▶ **What to do**
1/ In the passage on building Arabic sentiment lexicons, how many seed words did Elhawary and Elfeky start with?
2/ Write the next part of the passage on building Arabic sentiment lexicons, picking up after its final sentence.

Elhawary and Elfeky (2010) used a similarity graph to build an Arabic lexicon. A similarity graph is a type of graph whereby two words or phrases have an edge if they are similar in polarity or meaning. The weight of the edge represents the degree of similarity between two nodes. The researchers initially used a seed list of 1600 words (600 positive, 900 negative, and 100 neutral) and subsequently performed label propagation on an Arabic similarity graph. The Arabic lexicon created from the similarity graph consists of two columns, where the first column is the word or phrase and the second column represents the score of the word, which is the sum of the scores of all edges connected to this node (word/phrase). They applied filtering rules to avoid both the sparseness of the data and garbage nodes. They removed nodes with a high number of weighted edges and retained the 25 top-ranked synonyms of the word. This approach depends on a huge Arabic corpus to build the similarity graph, which is not available to us. The entries in the created lexicon are polarity words without scores.

Arabic lexical resources such as Penn Arabic Treebank (Maamouri et al., 2004) and SentiStrength project (Thelwall et al., 2010) are used in Abdul-Mageed and Korayem (2010) and El-Halees (2011), respectively. Abdul-Mageed and Korayem (2010) manually created an Arabic SSL based on the Penn Arabic Treebank. The researchers extracted all adjectives from the first four parts of the Penn Arabic Treebank and manually selected those adjectives that they believed are either positive or negative. Their approach targets only adjectives, and the intensity scores are missing. El-Halees (2011) manually created an Arabic SSL based on two resources: the Senti-Strength project and an online dictionary. The researchers translated the English list from the SentiStrength project and subsequently manually filtered it. Common Arabic words were added to the lexicon. The drawbacks of machine translation include the loss of polarity sentiments of some words when translated to other language.

▶ **Given information**
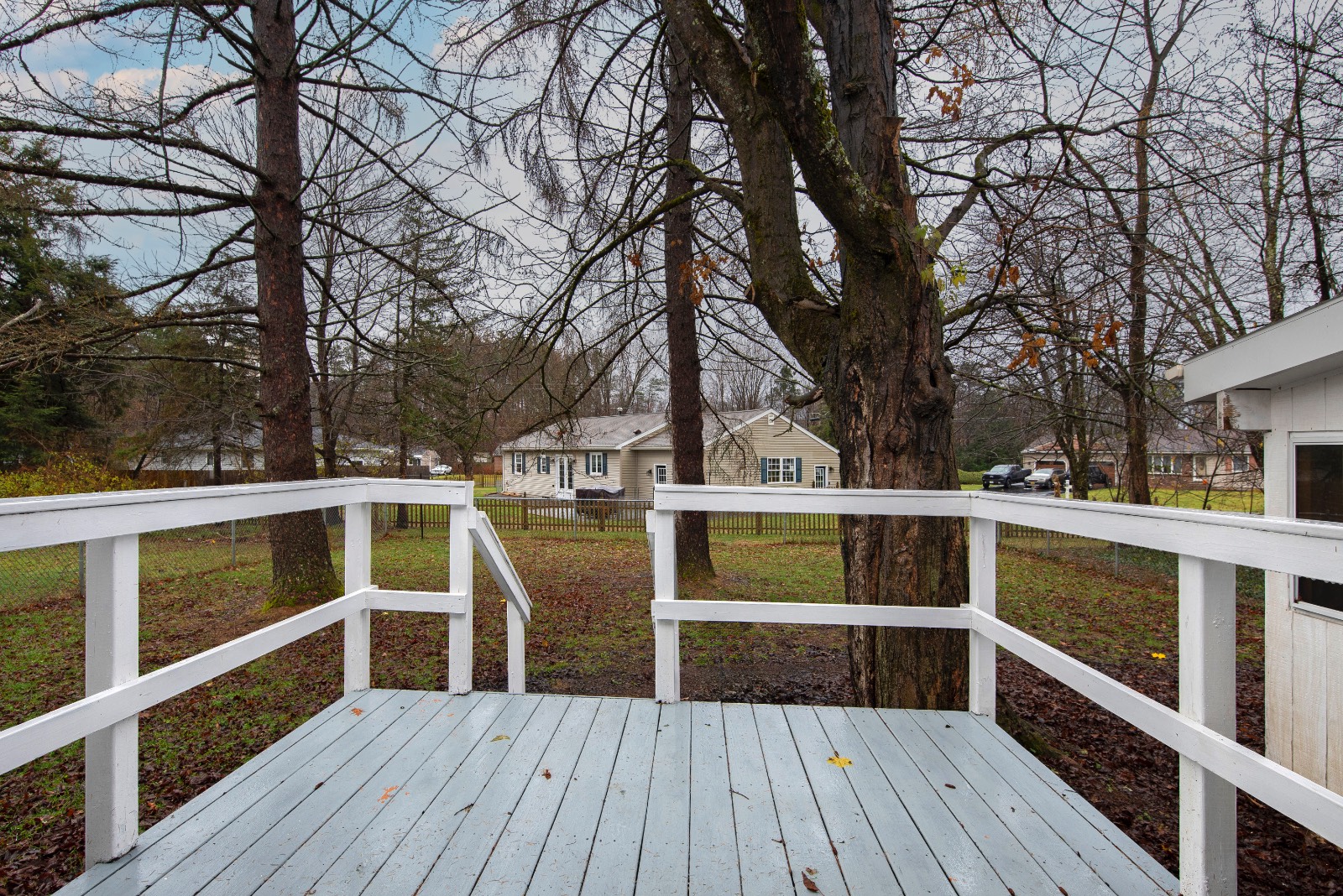 #50 photo, 6350 Anderegg Dr, Rome , NY 13440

▶ **Answers for the tasks**
1/ 1600 words: 600 positive, 900 negative and 100 neutral.

2/
The authors in Elarnaoty et al. (2012) and Abdul-Mageed and Diab (2012) exploited a simple machine translation procedure on an existing English polarity lexicon. Elarnaoty et al. (2012) created an Arabic sentiment lexicon that contains strong as well as weak subjective clues by manually translating

the MPQA lexicon (Wilson et al., 2005). Abdul-Mageed and Diab (2012) used a machine translation procedure to translate available English lexicons, including SentiWordNet (Esuli and Sebastiani, 2006), which is the most famous and most widely used English polarity lexicon (Abdul-Mageed et al., 2011), into Arabic. They retrieved 229,452 entries, including expressions commonly used in social media. The authors reported having problems with both coverage and with the quality of some of the entries. They also stated that they have not tested the system for the task of sentiment analysis.

El-Beltagy and Ali (2013) created an Egyptian dialect sentiment lexicon. The researchers identified a set of lexico-syntac-tic patterns indicative of subjectivity, used a seed list of 380 manually constructed words, and subsequently performed pattern matching on a data set collected from tweeter. The incorrectly learned candidate terms were manually filtered. They retrieved 4,392 entries (193 compound negative, 83 compound positive, 3,344 negative, and 772 positive).The work addressed dialectical or slang terms for the Egyptian dialect, which makes it unsuitable for use for other dialects.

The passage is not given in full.